Help for package webreadr

Type:

Package

Title:

Tools for Reading Formatted Access Log Files

Version:

0.4.0

Date:

2016-01-23

Author:

Oliver Keyes

Maintainer:

Oliver Keyes <ironholds@gmail.com>

Description:

R is used by a vast array of people for a vast array of purposes - including web analytics. This package contains functions for consuming and munging various common forms of request log, including the Common and Combined Web Log formats and various Amazon access logs.

License:

MIT + file LICENSE

BugReports:

https://github.com/Ironholds/webreadr/issues

URL:

https://github.com/Ironholds/webreadr

Suggests:

iptools, urltools, rgeolocate, knitr, testthat

LinkingTo:

Rcpp

Imports:

Rcpp, readr

VignetteBuilder:

knitr

RoxygenNote:

5.0.1

NeedsCompilation:

yes

Packaged:

2016-01-23 06:36:52 UTC; ironholds

Repository:

CRAN

Date/Publication:

2016-01-23 23:19:32

read Amazon CloudFront access logs

Description

Amazon CloudFront uses access logs with a standard format described on their website. read_aws reads these files in; due to the Amazon treatment of header lines, it is capable of organically detecting whether files lack common fields, and compensating for that. See "Details"

Usage

read_aws(file)

Arguments

file

the full path to the AWS file you want to read.

Details

Amazon CloudFront uses tab-separated files with Amazon-specific fields. This can be changed by individual CloudFront users, however, to exclude particular fields, and historically has contained fewer fields than it now does. Luckily, Amazon's insistence on standardisation in field names means that we can organically detect if fields are missing, and compensate for that before reading in the file.
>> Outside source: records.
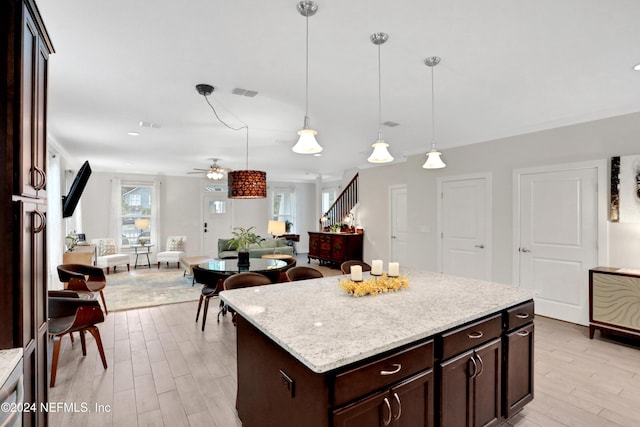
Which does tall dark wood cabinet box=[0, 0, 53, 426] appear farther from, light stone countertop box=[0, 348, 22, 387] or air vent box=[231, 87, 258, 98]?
air vent box=[231, 87, 258, 98]

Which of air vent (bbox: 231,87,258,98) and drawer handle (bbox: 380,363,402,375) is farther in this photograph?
air vent (bbox: 231,87,258,98)

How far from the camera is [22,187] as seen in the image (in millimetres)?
1251

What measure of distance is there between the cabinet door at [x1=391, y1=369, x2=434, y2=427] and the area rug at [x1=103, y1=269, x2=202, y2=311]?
4.41 metres

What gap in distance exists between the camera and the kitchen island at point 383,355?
49.8 inches

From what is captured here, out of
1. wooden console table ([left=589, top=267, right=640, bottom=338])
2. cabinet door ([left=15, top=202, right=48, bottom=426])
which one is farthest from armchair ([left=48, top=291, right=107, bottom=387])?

If no fields are missing, the fields returned will be:

date: the date and time when the request was completed
time_elapsed: the amount of time (in milliseconds) that the connection and fulfilment of the request lasted for.
edge_location: the Amazon edge location that served the request, identified by a three-letter code. See the Amazon documentation for more details.
bytes_sent: a count of the number of bytes sent by the server to the client, including headers, to fulfil the request.
ip_address: the IP address of the client making the request.
http_method: the HTTP method (POST, GET, etc) used.
host: the CloudFront host name.
path: the path to the requested asset.
status_code: the HTTP status code associated with the request.
referer: the referer associated with the request.
user_agent: the user agent of the client that made the request.
query: the query string associated with the request; if there is no query string, this will be a dash.
cookie: the cookie header from the request, stored as name-value pairs. When no cookie header is provided, or it is empty, this will be a dash.
result_type: the result of the request. This is similar to Squid response codes ( see read_squid) but Amazon-specific; their documentation contains details on what each code means.
request_id: A hashed unique identifier for each request.
host_header: the host header of the requested asset. While host will always be the CloudFront host name, host_header contains alternate domain names (or 'CNAMES') when the CloudFront distribution is using them.
protocol: the protocol used in the request (http/https).
bytes_received: client-to-server bytes, including headers.
time_elapsed: the time elapsed, in seconds, between the time the request was received and the time the server completed responding to it.

Examples

#Read in an example CloudFront file provided with the webreadr package.
data <- read_aws(system.file("extdata/log.aws", package = "webreadr"))

read CLF-formatted logs

Description

Read a file of request logs stored in the Common Log Format.

Usage

read_clf(file, has_header = FALSE)

Arguments

file

the full path to the CLF-formatted file you want to read.

has_header

whether or not the file has a header row. Set to FALSE by default.

Details

the CLF is a standardised format for web request logs. It consists of the fields:

ip_address: the IP address of the remote host that made the request. The CLF does not (by default) include the de-facto standard X-Forwarded-For header
remote_user_ident: the RFC 1413 remote user identifier.
local_user_ident: the identifier the user has authenticated with locally.
timestamp: the timestamp associated with the request, stored as "[08/Apr/2001:17:39:04 -0800]", where "-0800" represents the time offset (minus eight hours) of the timestamp from UTC.
request: the actual user request, containing the HTTP method used, the asset requested, and the HTTP Protocol version used.
status_code: the HTTP status code returned.
bytes_sent: the number of bytes sent

While outdated as a standard, systems using the CLF are still around; the Squid caching system, for example, uses the CLF as one of its default log formats (the other, the squid "native" format, can be read with read_squid).

Value

a data.frame consisting of seven fields, as discussed above, with normalised timestamps.

Examples

#Read in an example CLF-formatted file provided with the webreadr package.
data <- read_clf(system.file("extdata/log.clf", package = "webreadr"))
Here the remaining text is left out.